In the past few years, due to the concerns about environmental pollution and potential exhaustion possibility of fossil fuels, more and more attention has been paid to the development of green and renewed energy resources. Therefore, the research on materials is necessary for the prevention of environmental pollution by the degradation or conversion of toxic compounds (dyes, pesticides and chlorinated phenols such as 4-nitrophenol) into the non-polluting compounds. 4-Nitrophenol (4-NP) has been wildly used in several applications such as pharmaceutical, dyeing agent, plastics, pesticides and anti-corrosion lubricant [1,2,3]. This compound has been identified as one of the most hazardous and toxic pollutants generated mainly from agricultural and industrial sources [4, 5]. Therefore, several methods have been introduced to remove 4-NP from wastewater with various advantages and limitations such as adsorption , microbial degradation , electrocoagulation  and reduction . Moreover, apart from the industrial and environmental viewpoints, reduction of 4-nitrophenol is considered as a model reaction for catalytic study [2, 10]. It is well-known that without a catalyst, the reduction of- 4-NP is extremely slow.
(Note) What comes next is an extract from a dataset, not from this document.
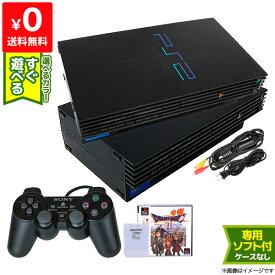 【送料無料】 PS2 プレステ2 本体 すぐ遊べるセット ソフト付き(PS ドラクエVII7) SCPH 50000 50000NB 選べる型番 【中古】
Therefore, many investigators have paid attention to the development of catalysts for the reduction reaction of 4-NP.
The synthesis, production and manipulation of materials on the nanoscale are currently one of the favorable areas of research which also attracts the industrialists for designing and fabricating new functional materials with novel special properties [11, 12]. Rare earth elements are attractive materials for industry and play an important role in a number of current technologies as active components. La2O3 is a rare earth metal oxide, which has a band gap of 4.3 eV and the lowest lattice energy with the high electric constant. La2O3 ultrafine powders have a lot of attractive properties for industrial and technological applications. The electronic and magnetic properties of La2O3 differ considerably from those of the other oxides in the series because La3+ is the only trivalent rare earth cation that lacks 4f electrons and has the simple Xenon electronic structure. Because of their unique electronic configuration [4f electrons] lanthanides have been applied in various fields; also these lanthanide-based materials have attractive and interesting magnetic , optical [14, 15], electrical and therapeutic  properties.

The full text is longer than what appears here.